> RECORDS SUPPLIED:
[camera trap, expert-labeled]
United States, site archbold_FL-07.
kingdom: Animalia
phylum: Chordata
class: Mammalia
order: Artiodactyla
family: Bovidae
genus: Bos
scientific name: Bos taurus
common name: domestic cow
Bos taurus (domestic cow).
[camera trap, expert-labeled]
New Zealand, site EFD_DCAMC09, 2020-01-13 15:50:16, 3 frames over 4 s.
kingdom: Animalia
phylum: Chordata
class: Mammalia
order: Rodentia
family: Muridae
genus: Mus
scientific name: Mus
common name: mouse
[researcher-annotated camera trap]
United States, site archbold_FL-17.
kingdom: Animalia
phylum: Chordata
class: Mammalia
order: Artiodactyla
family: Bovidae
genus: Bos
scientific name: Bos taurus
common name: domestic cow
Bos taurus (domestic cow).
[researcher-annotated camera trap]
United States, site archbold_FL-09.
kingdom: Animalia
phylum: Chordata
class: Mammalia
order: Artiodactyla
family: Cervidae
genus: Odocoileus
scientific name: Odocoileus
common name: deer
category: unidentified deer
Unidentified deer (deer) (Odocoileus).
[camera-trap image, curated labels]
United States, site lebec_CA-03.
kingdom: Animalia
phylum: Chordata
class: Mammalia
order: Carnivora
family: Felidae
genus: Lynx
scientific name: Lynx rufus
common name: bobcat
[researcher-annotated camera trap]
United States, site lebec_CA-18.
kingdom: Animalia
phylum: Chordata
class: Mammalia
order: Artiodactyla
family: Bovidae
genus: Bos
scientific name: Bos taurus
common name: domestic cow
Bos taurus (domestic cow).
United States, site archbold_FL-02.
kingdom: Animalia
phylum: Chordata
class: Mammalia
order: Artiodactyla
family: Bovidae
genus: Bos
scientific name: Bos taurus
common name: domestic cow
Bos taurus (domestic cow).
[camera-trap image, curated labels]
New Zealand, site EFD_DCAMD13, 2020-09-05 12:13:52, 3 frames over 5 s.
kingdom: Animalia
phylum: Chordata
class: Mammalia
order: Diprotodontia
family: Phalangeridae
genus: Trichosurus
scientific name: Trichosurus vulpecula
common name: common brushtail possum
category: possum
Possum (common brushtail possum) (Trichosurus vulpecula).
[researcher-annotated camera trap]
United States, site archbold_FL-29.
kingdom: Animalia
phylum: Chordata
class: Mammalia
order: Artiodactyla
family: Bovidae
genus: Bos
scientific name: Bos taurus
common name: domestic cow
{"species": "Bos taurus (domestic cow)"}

> YOUR INSTRUCTIONS:
Each line of the material should be repeated exactly as it reads.

> YOUR RESPONSE:
[camera trap, expert-labeled]
United States, site archbold_FL-07.
kingdom: Animalia
phylum: Chordata
class: Mammalia
order: Artiodactyla
family: Bovidae
genus: Bos
scientific name: Bos taurus
common name: domestic cow
Bos taurus (domestic cow).
[camera trap, expert-labeled]
New Zealand, site EFD_DCAMC09, 2020-01-13 15:50:16, 3 frames over 4 s.
kingdom: Animalia
phylum: Chordata
class: Mammalia
order: Rodentia
family: Muridae
genus: Mus
scientific name: Mus
common name: mouse
[researcher-annotated camera trap]
United States, site archbold_FL-17.
kingdom: Animalia
phylum: Chordata
class: Mammalia
order: Artiodactyla
family: Bovidae
genus: Bos
scientific name: Bos taurus
common name: domestic cow
Bos taurus (domestic cow).
[researcher-annotated camera trap]
United States, site archbold_FL-09.
kingdom: Animalia
phylum: Chordata
class: Mammalia
order: Artiodactyla
family: Cervidae
genus: Odocoileus
scientific name: Odocoileus
common name: deer
category: unidentified deer
Unidentified deer (deer) (Odocoileus).
[camera-trap image, curated labels]
United States, site lebec_CA-03.
kingdom: Animalia
phylum: Chordata
class: Mammalia
order: Carnivora
family: Felidae
genus: Lynx
scientific name: Lynx rufus
common name: bobcat
[researcher-annotated camera trap]
United States, site lebec_CA-18.
kingdom: Animalia
phylum: Chordata
class: Mammalia
order: Artiodactyla
family: Bovidae
genus: Bos
scientific name: Bos taurus
common name: domestic cow
Bos taurus (domestic cow).
United States, site archbold_FL-02.
kingdom: Animalia
phylum: Chordata
class: Mammalia
order: Artiodactyla
family: Bovidae
genus: Bos
scientific name: Bos taurus
common name: domestic cow
Bos taurus (domestic cow).
[camera-trap image, curated labels]
New Zealand, site EFD_DCAMD13, 2020-09-05 12:13:52, 3 frames over 5 s.
kingdom: Animalia
phylum: Chordata
class: Mammalia
order: Diprotodontia
family: Phalangeridae
genus: Trichosurus
scientific name: Trichosurus vulpecula
common name: common brushtail possum
category: possum
Possum (common brushtail possum) (Trichosurus vulpecula).
[researcher-annotated camera trap]
United States, site archbold_FL-29.
kingdom: Animalia
phylum: Chordata
class: Mammalia
order: Artiodactyla
family: Bovidae
genus: Bos
scientific name: Bos taurus
common name: domestic cow
{"species": "Bos taurus (domestic cow)"}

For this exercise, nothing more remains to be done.